TASK GOAL => Please reproduce the data exactly, excluding any pictures it contains.

INPUT DATA =>
──────
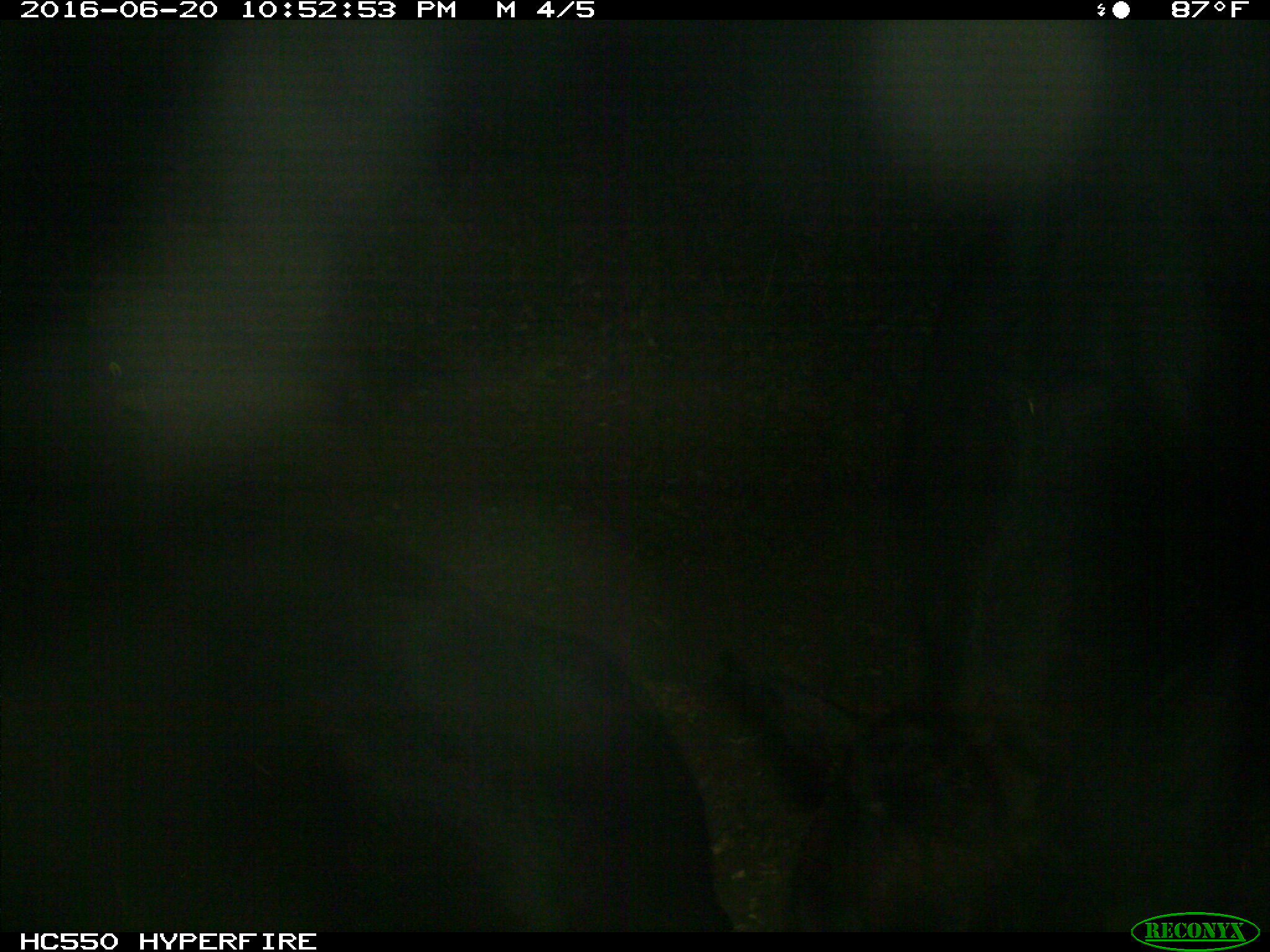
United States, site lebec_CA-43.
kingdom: Animalia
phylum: Chordata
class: Mammalia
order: Artiodactyla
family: Bovidae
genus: Bos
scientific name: Bos taurus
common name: domestic cow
──────
RESPONSE TO THIS EXERCISE =>
United States, site lebec_CA-43.
kingdom: Animalia
phylum: Chordata
class: Mammalia
order: Artiodactyla
family: Bovidae
genus: Bos
scientific name: Bos taurus
common name: domestic cow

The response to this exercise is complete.